K2‑18b : une exoplanète sous les projecteurs pour des traces possibles de vie

En 2025, la communauté scientifique s’active autour d’une exoplanète lointaine : K2‑18b, située à environ 124 années-lumière de la Terre, dans la constellation du Lion. Ce monde, initialement découvert par le télescope Kepler, est de plus en plus considéré comme un candidat sérieux à l’habitabilité — et pour cause : le télescope spatial James Webb (JWST) aurait détecté dans son atmosphère des molécules extrêmement intrigantes.

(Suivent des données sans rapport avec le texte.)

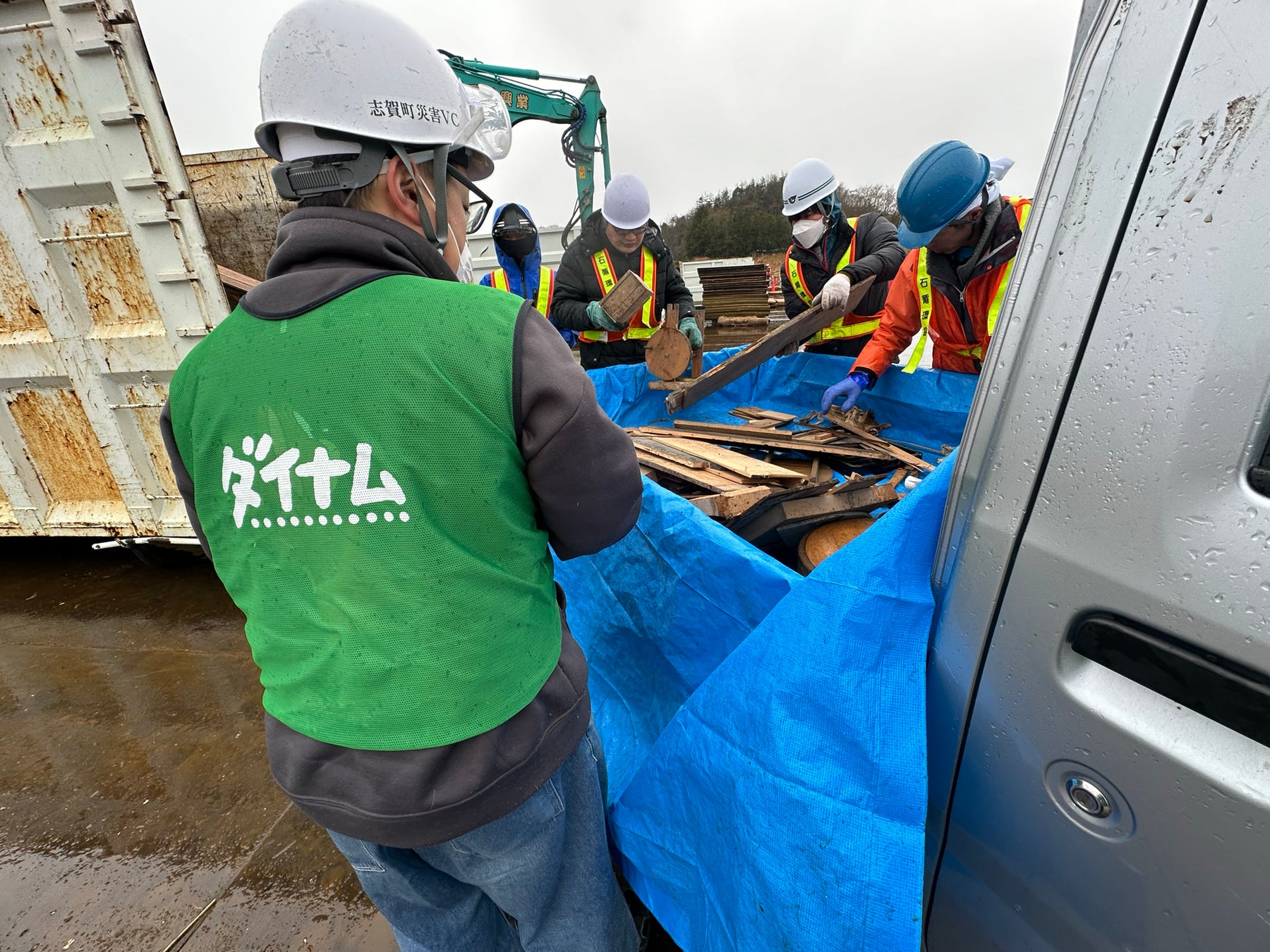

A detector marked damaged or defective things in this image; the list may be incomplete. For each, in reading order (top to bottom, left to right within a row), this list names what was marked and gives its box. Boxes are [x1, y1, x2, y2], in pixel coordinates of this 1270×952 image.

rusty metal container [0, 0, 226, 538]
splintered wood debris [624, 406, 934, 548]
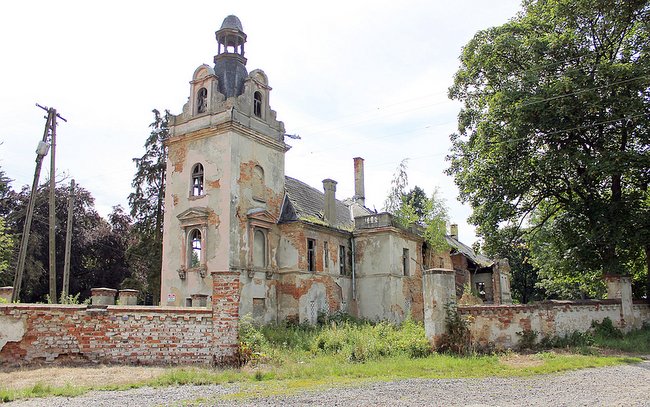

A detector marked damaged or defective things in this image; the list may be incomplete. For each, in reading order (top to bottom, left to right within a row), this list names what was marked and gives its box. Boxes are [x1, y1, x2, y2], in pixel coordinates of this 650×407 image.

peeling plaster facade [159, 15, 508, 326]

Dans une étude publiée au printemps, des chercheurs affirment avoir repéré du sulfure de diméthyle (DMS) et du disulfure de diméthyle (DMDS) dans l’atmosphère de K2‑18b. Sur Terre, ces composés sont principalement produits par des organismes marins microscopiques, comme le phytoplancton. Leur présence, si elle se confirme, pourrait constituer une biosignature, c’est-à-dire un signe potentiel d’activité biologique. CNEWS+1

Mais ces résultats, aussi prometteurs soient-ils, ne sont pas accueillis sans réserve. Certains experts soulignent que d’autres processus non-biologiques peuvent produire des molécules similaires. Selon eux, l’atmosphère d’une exoplanète est un milieu complexe, et sans études supplémentaires, il est difficile d’écarter complètement des explications purement chimiques. euronews

Depuis l’annonce, plusieurs voix scientifiques appellent à la prudence. Une publication sur Phys.org note que bien que le JWST soit un instrument extrêmement puissant, il se pourrait qu’il ne puisse jamais fournir une “preuve définitive” de vie, en raison des limites de sensibilité et du bruit de fond dans les données. Phys.org

Malgré tout, cette découverte serait un “pas de géant” pour l’astrobiologie : si l’hypothèse de vie microbienne sur K2‑18b se confirmait, cela redéfinirait notre compréhension de la place de la vie dans l’univers. De plus, c’est une démonstration du potentiel du JWST et des futures missions / télescopes (comme les futurs Extremely Large Telescopes) pour explorer les atmosphères d’exoplanètes. Science et vie+1

En attendant des confirmations, les astronomes planifient déjà des observations de suivi : plus de temps d’observation avec le JWST, des campagnes avec d’autres instruments et des modèles théoriques pour mieux évaluer les sources possibles de DMS ou DMDS. Le débat est ouvert, mais l’espoir d’un jour détecter une véritable “signature de vie” extragalactique n’a jamais semblé aussi tangible.